Lucy pulled away. “You’re exhausted,” she said, an embarrassed, almost apologetic smile on her face. “You need rest. I’m sorry I upset you.”
Doug settled back into his pillows. “Tomorrow I’ll be stronger,” he said.
At that moment Dr. Vogel appeared above him, a round happy face with inquisitive eyes behind small oval glasses in wire frames. “Are you upsetting my patient?” he said to Lucy with a touch of rancor in his voice.
Dr. Vogel leaned down, examining Doug.
“I’m fine,” Doug said. “Just tired.”
“You won’t be running any marathons for a few weeks, I’m afraid,” Vogel said. Looking now at Lucy, he said, “I insist you let Mr. McArthur rest. He still has a lot of healing to do.”
“I was just leaving,” Lucy said. “I’ll come back in the morning,” she told Doug. “We’ll get you through this. I promise.” She touched Doug tenderly on the arm before turning and walking from the room.

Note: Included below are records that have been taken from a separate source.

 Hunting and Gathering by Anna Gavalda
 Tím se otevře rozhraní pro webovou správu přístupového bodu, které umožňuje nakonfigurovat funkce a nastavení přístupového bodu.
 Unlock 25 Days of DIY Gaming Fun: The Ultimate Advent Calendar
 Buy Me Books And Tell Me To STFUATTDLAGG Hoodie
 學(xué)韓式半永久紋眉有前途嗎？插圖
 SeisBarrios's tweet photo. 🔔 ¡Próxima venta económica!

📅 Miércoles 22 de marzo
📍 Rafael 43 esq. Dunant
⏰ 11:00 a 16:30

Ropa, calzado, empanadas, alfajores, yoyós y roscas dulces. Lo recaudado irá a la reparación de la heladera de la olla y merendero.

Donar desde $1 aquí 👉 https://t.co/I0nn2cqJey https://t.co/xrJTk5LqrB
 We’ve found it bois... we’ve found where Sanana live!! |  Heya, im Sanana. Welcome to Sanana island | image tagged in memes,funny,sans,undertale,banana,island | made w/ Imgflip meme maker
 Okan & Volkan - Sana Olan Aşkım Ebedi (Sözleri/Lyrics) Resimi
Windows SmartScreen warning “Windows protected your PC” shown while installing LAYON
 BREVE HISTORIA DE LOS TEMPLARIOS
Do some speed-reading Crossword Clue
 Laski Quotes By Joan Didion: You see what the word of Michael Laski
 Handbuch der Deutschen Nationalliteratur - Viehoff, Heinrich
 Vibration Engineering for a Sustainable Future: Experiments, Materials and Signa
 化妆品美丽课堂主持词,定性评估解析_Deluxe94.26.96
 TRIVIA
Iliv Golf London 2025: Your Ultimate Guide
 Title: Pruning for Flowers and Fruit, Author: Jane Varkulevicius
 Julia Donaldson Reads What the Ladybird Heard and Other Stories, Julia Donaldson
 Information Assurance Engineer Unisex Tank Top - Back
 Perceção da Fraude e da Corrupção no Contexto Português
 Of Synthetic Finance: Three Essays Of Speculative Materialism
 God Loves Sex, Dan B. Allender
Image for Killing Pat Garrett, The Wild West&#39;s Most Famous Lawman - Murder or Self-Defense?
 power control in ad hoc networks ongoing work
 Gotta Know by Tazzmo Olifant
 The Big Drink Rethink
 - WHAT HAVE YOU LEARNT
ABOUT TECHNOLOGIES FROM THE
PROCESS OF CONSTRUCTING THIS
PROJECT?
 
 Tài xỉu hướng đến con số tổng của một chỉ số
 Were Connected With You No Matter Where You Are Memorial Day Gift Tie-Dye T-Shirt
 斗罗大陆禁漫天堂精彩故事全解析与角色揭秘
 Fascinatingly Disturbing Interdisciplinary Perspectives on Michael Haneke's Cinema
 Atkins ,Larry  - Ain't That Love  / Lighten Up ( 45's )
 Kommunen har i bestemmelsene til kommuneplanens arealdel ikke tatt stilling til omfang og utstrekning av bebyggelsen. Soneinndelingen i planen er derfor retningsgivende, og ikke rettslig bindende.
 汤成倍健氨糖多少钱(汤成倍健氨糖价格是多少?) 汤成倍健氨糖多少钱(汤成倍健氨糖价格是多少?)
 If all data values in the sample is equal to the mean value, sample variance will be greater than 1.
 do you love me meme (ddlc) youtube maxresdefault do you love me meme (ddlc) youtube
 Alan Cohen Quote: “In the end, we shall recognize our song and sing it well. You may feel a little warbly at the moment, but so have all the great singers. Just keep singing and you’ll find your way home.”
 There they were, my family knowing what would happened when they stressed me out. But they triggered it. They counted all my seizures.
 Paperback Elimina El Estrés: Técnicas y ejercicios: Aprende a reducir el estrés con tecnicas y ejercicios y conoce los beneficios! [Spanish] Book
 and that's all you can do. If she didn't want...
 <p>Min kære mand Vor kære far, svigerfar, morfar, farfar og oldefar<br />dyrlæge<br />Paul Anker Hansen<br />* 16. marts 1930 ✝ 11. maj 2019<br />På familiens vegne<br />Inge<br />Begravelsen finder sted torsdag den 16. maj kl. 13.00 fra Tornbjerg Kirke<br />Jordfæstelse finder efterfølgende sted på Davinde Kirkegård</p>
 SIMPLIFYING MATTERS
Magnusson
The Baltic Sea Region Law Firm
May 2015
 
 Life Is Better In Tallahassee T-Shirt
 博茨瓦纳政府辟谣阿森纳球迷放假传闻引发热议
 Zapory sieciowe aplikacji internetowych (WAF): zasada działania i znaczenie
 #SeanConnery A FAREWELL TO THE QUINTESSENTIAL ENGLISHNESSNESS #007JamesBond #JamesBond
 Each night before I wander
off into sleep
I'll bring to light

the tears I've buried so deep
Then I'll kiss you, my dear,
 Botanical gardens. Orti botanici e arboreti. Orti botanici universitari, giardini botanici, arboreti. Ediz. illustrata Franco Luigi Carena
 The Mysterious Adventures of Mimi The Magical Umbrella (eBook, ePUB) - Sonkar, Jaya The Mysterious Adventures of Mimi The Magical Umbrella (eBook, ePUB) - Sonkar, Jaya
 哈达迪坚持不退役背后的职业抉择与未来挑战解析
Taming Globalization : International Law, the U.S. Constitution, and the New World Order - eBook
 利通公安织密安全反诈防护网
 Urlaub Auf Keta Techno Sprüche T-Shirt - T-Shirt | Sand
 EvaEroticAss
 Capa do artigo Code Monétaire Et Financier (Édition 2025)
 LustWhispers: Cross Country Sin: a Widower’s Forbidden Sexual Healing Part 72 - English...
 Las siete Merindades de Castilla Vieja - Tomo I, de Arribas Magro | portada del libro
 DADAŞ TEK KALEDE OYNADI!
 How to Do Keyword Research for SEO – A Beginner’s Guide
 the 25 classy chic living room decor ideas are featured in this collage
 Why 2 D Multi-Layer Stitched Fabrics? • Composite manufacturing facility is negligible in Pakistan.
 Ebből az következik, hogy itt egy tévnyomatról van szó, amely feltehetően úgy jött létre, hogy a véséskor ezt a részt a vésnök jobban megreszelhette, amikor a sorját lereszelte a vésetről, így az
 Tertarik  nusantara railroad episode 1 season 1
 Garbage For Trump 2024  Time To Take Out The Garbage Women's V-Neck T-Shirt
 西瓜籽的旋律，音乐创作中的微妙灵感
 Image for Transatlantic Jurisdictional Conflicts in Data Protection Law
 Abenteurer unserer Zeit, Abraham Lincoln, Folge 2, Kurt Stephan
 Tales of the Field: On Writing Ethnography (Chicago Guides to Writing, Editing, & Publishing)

“Sure,” Doug said to no one in particular, as he began a rapid descent into oblivion. The lights were suddenly and mysteriously extinguished and everything around him began fading to black. “I’ll get through this,” he whispered to himself. “I need my strength. I have to get out of this place and find Annie.”
When Doug slept there were no dreams. Or if there were he slept too securely to remember them. His absence was empty, in fact, of all thoughts and visions, all reason and purpose, as though whatever lived in his mind was secret even from him.
A black void, that for all he knew could very well have been death descended over him.